For more inspiration of what’s possible, visit our Projects page.


Incorporating elements from Lincolnshire’s public gardens into your own space doesn’t require a grand estate or a hefty budget. With a bit of creativity and a willingness to experiment, you can borrow these ideas to enhance your garden’s appeal and functionality. Whether it’s the secluded charm of an Elizabethan walled garden, the vibrant tapestry of a wildflower meadow, the practical beauty of a Victorian veg patch, or the seasonal spectacle of a well-planned planting scheme, there’s inspiration to be found in Lincolnshire’s green spaces.

By borrowing ideas from Lincolnshire’s garden gems, you’re not just enhancing your outdoor space; you’re weaving a bit of the county’s rich horticultural tapestry into the fabric of your own garden. And who knows? Maybe one day, it’ll be your garden inspiring others to embark on their horticultural journey. 

As always, if you need help to turn your dream garden into a reality, contact us today!

Local Garden Wonder Victorian-Inspired Fruit and Veg Patch in a landscape format, featuring a charming and productive fruit and vegetable garden patch with raised beds filled with ripe tomatoes, carrots, lettuces, and herbs.


How can I create a wildflower meadow in a very small garden?

Even the smallest of spaces can host a wildflower patch. Choose a sunny spot and prepare the soil by clearing away existing vegetation. Opt for a pre-mixed wildflower seed pack suitable for your soil type.

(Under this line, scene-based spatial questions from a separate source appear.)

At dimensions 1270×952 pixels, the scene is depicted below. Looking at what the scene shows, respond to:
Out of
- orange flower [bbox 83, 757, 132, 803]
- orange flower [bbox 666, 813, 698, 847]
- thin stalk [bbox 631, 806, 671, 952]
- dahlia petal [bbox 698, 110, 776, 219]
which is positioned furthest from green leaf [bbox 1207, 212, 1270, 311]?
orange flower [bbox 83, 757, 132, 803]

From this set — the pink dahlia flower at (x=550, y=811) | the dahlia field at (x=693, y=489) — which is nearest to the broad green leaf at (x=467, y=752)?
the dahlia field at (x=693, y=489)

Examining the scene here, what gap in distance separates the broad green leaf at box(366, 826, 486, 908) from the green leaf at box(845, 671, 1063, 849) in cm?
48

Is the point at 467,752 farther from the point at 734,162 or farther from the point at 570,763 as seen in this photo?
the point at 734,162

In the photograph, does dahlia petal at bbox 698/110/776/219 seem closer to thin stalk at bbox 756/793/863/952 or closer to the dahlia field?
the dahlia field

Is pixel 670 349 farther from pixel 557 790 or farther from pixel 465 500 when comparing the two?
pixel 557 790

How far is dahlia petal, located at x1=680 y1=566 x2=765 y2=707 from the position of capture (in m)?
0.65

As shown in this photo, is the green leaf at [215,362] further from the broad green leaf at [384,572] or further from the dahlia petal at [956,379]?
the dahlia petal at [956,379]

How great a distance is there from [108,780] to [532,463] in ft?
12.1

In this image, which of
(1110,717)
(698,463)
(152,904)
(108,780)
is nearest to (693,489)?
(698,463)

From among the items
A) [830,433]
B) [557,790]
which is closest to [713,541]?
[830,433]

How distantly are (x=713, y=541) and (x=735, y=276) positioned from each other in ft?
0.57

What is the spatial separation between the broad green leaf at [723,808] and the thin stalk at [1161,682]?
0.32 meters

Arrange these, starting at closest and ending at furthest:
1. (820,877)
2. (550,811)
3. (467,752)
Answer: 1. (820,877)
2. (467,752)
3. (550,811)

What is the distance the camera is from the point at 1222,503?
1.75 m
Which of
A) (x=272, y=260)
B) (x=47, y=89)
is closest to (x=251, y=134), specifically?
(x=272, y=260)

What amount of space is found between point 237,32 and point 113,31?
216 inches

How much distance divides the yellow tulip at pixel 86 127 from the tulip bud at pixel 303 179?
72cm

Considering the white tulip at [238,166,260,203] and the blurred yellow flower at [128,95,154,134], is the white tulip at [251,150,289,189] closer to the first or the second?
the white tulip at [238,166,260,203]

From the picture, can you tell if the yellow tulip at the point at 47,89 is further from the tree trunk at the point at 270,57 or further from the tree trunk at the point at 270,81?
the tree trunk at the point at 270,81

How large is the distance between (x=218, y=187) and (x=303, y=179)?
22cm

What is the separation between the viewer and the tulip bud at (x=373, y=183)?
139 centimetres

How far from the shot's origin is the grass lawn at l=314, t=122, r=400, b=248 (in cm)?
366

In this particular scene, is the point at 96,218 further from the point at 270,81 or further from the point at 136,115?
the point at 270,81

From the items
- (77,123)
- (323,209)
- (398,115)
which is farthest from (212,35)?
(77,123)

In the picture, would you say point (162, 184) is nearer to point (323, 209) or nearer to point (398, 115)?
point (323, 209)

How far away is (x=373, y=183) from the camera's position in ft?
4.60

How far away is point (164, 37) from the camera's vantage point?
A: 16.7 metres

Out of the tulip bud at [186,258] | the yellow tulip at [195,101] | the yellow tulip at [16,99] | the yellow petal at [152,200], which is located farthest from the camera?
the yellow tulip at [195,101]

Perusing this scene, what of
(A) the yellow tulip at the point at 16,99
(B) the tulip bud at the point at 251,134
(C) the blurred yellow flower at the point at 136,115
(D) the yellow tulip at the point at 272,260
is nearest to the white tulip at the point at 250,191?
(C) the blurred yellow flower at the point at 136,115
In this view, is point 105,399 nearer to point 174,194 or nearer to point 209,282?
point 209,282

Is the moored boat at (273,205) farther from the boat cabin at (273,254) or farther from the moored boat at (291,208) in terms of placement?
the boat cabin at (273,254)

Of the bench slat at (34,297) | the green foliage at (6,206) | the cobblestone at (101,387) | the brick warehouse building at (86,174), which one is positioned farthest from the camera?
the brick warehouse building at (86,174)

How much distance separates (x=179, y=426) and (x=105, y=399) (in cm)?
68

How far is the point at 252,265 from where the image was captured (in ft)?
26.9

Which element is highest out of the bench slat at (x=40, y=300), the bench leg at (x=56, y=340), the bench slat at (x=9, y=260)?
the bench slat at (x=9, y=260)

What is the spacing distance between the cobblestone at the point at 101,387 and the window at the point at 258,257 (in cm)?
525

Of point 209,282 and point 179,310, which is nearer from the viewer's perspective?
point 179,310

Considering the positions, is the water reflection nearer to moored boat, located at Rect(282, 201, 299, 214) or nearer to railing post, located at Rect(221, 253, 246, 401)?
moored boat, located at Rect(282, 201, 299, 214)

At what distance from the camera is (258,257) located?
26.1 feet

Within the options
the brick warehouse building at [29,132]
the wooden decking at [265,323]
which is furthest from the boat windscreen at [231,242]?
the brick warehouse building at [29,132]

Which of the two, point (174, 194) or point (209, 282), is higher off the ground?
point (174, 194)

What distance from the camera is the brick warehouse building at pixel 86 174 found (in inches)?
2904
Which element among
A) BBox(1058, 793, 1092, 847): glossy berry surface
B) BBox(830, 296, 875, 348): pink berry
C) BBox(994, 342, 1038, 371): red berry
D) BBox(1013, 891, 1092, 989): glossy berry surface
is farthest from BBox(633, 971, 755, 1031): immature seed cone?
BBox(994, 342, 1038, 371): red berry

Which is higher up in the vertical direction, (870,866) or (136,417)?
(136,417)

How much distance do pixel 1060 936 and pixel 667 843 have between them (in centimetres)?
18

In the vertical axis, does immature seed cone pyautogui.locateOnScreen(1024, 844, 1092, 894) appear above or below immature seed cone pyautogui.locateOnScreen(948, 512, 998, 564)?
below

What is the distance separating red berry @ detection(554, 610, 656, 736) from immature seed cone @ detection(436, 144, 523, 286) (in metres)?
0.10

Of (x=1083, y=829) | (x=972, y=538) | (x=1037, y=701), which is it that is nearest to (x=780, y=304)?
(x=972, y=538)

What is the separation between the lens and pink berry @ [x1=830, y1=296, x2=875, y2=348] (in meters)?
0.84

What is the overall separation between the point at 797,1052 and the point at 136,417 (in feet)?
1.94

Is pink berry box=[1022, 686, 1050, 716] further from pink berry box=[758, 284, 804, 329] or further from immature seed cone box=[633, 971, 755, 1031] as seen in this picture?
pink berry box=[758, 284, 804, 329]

Remember, wildflowers thrive in nutrient-poor soil, so avoid enriching the area with compost.

What are some easy vegetables to start with for a beginner?

Beginners should look for vegetables that are forgiving and quick to produce results. Salad leaves, radishes, spring onions, and herbs like basil and mint are great starters. They don’t require much space and can even be grown in containers.

Can I have colour in my garden during winter?

Absolutely! Look for plants that offer winter interest. Evergreens, winter-flowering plants like Hellebores, and structural elements like ornamental grasses can keep your garden looking lively during the colder months.